Wir Landwirte können das besser!

 

Zielvorgaben. Auch wenn wir es nicht gerne hören: Natürlich hat der Staat (also die Regierung) das Recht, seinen Bürgern und Unternehmen Vorgaben zu machen. Und das gilt auch für die Landwirtschaft.

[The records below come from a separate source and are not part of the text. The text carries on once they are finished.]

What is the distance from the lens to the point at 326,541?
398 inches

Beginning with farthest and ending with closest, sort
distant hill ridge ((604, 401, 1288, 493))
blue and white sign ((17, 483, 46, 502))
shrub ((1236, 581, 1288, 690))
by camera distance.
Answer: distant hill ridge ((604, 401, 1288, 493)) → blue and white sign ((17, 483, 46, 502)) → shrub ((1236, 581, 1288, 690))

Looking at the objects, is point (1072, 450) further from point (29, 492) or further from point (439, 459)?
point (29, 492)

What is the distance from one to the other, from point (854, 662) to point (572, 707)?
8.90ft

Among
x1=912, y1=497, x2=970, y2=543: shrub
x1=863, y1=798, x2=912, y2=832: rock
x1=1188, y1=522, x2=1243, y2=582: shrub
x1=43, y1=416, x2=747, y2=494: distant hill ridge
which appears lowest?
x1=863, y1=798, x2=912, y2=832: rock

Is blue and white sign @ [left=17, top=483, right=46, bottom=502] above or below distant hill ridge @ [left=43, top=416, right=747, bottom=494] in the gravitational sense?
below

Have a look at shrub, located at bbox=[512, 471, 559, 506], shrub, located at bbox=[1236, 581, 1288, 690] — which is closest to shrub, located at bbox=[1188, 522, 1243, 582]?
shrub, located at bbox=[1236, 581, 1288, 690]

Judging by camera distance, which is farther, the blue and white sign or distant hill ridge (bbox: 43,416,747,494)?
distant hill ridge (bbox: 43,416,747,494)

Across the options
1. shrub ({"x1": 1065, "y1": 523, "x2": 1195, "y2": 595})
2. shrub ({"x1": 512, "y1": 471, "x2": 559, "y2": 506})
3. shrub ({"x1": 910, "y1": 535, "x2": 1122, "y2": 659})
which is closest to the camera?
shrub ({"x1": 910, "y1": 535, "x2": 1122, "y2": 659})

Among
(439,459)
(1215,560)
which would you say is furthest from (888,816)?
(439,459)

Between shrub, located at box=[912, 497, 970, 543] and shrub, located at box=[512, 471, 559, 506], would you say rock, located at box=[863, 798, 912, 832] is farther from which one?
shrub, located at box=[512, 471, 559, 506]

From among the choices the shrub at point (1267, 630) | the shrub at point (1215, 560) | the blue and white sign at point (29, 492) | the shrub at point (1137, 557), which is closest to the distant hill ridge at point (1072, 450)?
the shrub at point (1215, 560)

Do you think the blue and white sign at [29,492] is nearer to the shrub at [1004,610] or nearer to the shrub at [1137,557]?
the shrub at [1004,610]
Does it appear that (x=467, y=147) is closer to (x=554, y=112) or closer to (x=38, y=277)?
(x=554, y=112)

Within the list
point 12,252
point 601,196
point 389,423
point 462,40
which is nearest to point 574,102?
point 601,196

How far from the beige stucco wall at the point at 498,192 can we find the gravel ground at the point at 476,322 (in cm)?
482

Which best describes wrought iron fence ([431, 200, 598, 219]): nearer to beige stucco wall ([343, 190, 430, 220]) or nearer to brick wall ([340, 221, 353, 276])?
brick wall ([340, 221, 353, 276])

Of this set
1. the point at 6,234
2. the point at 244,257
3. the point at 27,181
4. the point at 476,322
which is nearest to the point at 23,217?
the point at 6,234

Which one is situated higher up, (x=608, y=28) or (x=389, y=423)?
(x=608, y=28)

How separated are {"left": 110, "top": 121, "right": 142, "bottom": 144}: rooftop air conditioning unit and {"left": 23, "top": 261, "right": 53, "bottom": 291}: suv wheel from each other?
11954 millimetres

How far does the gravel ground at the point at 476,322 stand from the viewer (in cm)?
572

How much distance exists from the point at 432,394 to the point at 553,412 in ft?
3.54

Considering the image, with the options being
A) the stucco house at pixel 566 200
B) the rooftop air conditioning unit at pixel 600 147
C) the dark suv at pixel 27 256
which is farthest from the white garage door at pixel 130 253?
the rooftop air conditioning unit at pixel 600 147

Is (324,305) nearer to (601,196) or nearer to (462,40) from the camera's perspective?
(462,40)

Aber Zielvorgaben bedeuten nicht, dass eine Regierung jedem Betriebsleiter vorschreiben muss, wie er die staatlichen Anforderungen erfüllt. Wenn etwa Berlin beschließt, den Pflanzenschutzmittelaufwand zu reduzieren, dann ist das eine Sache. Aber es muss Angelegenheit der Landwirte bleiben zu entscheiden, wie sie das tun – natürlich um den Preis der Kontrolle, ob die Ziele auch erreicht werden. Es wäre doch kein Problem, die durchschnittlich eingesetzte Wirkstoffmenge je Hektar in einem Referenzzeitraum etwa anhand der Schlagkarteien zu erfassen und dann eine Reduktion in einem Zielzeitraum zu überprüfen. Ob dies durch Spritzfolgen oder Aufwandmengen, resistente Sorten, extensiven Anbau, Umstellung auf mechanische Unkrautbekämpfung oder Teilflächenstilllegungen erreicht wird – das ist Sache eines jeden Betriebes. Ob er dabei fünf, sechs oder auch nur drei Kulturen anbaut: Was geht den Staat das an?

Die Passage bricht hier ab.